Tuesday, December 27, 2011

Settle vs. Compromise

Voice-over narration:

In a world... where single women in their late 30's/early 40's have passed up plenty of good men...

I know this is an unpopular thing to say, but feminism has completely fucked up my love life... It's not that I would give back the gains of feminism for anything... It's just that I wish I hadn't tried to apply what I believe to be 'feminist ideals' to dating. p. 43

"...I want a husband and a boyfriend!" p. 279

What's so hard to accept about loneliness and desire for connection? Is there really something wrong with our self-esteem or our values if we want someone to share the literal and metaphorical driving with? We're so worried about 'settling', but then we find ourselves unhappily "unsettled"-- living in our single-person apartments, eating takeout for dinner in front of the TV, and hoping for a guy to show up so we can 'settle down.' (p. 59)

"Since when is getting 80% considered settling?... We create these fantasy men-- he's going to have this kind of career, this color eyes, be this age. How specific can you get before you rule out almost everyone?" p. 266

"...women generally have higher expectations than men...With women, the word "butterflies" came up again and again, but guys didn't use that word. Guys would say, 'I knew this person was the right person when we'd been dating for six months and she had to go away for a week, and when she was gone, I missed her so much. I thought I felt happier when she was around. I realized how important she was.' Women talked a lot about chemistry and fireworks." p. 279.

"So which is it-- do you want exciting, or do you want comfortable? What do you want long-term?" p. 283.

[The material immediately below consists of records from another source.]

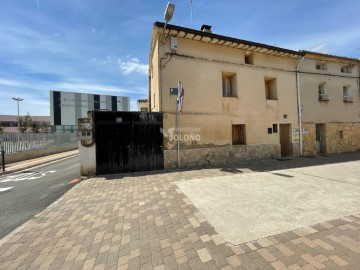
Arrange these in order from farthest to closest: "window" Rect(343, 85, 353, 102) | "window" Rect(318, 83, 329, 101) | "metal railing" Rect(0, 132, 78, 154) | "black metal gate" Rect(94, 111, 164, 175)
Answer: "window" Rect(343, 85, 353, 102), "window" Rect(318, 83, 329, 101), "metal railing" Rect(0, 132, 78, 154), "black metal gate" Rect(94, 111, 164, 175)

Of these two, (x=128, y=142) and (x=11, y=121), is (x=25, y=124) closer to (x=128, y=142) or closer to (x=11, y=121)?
(x=11, y=121)

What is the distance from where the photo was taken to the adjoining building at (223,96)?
8.19 meters

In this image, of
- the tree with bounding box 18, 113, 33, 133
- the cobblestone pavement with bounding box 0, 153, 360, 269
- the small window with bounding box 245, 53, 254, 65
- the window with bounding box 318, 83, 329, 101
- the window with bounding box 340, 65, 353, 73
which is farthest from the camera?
the tree with bounding box 18, 113, 33, 133

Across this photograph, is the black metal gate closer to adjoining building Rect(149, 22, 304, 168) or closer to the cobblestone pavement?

"He ordered tap water. He took the subway to meet me. He didn't even take a cab at night. He's cheap." In fact he was tall and handsome and wealthy, so I just said, "He may not care about bottled water or cabs, but if they're important to you, maybe he'd understand that...These are things you can discuss if you ended up liking each other. At least go out with him again." But it rubbed her the wrong way. She wasn't into it. p. 98

"The best husbands are the ones who have these unseen qualities, the kind of things you'll see over time, like kindness, patience, generosity, and honesty." p. 195
"That's an idiotic dating strategy...He's known her a week. How does he know he wouldn't like you better?"... I tried to feel reassured by my friends' comments, but instead they made me respect Sheldon more: the thought of 'better' didn't seem to occur to him. He had no so-called dating strategy. He was an ethical guy who didn't sleep with one woman and go on a blind date with another... p. 89.

"There was a lack of correlation between what people said they wanted on the questionnaire, and what they actually picked when they met a real, live person." p. 116

It did seem hypocritical-- I wanted men to accept me for who I was, but I wasn't willing to accept them for who they were. In the past, I'd always focused on what compromises I'd have to make to be with someone else, but I didn't seriously consider the second part-- that being with me wouldn't be winning the lottery either.... Like most women, I had friends constantly telling me what a great "catch" I was, that any guy would be "lucky" to have me, and that I should never compromise when choosing a mate." p. 126

"The culture tells us to approach dating like shopping-- but in shopping , no one points out the shopper's own flaws." p. 27

I'd mention the couch metaphor, and while my younger single friends had trouble understanding why this made me so happy ("He's like an old couch!?" they'd ask), my older married friends were delighted. p. 309

"Was it love at first site? It wasn't then-- but it sure is now." Anne Meara p. 195
Anne Meara has been married to Jerry Stiller for 55 years. Incidentally, they're Ben Stiller's parents.


That is how I would organize the trailer if the latest book to capture my attention were made into a movie. The provocative title is a bit misleading: Marry Him: The case for settling for Mr. Good Enough by Lori Gottlieb.

It's not really about "settling," a word that offends a lot of people. It's just about having more realistic expectations. It's about compromise, something that everyone does, all the time, if you interact (successfully) with other human beings.

Gottlieb, a 41-year-old single mother who had a child on her own, wondered why she and so many of her friends were having so much trouble finding the right man to marry. The endless supply of boyfriends they had in their 20's had disappeared, replaced by short, balding, divorced guys in their 50's. Now they regret having let so many great guys go for shallow or trivial reasons.

As one of those guys who plenty of women passed over when I was younger, a part of me feels some vindication at reading this book. But another part of me takes it to heart. Although I'm not the exact audience for this book, I know that there's a reason I'm 40 and single. I, too, need to have realistic expectations.

This is one of those books I could write hundreds more words about, but I think I'll let the "trailer" speak for itself. There are lots of thought-provoking points, anecdotes, data, and quotes about dating, relationships, and marriage in the book. Read it yourself if that kind of thing appeals to you. Discuss.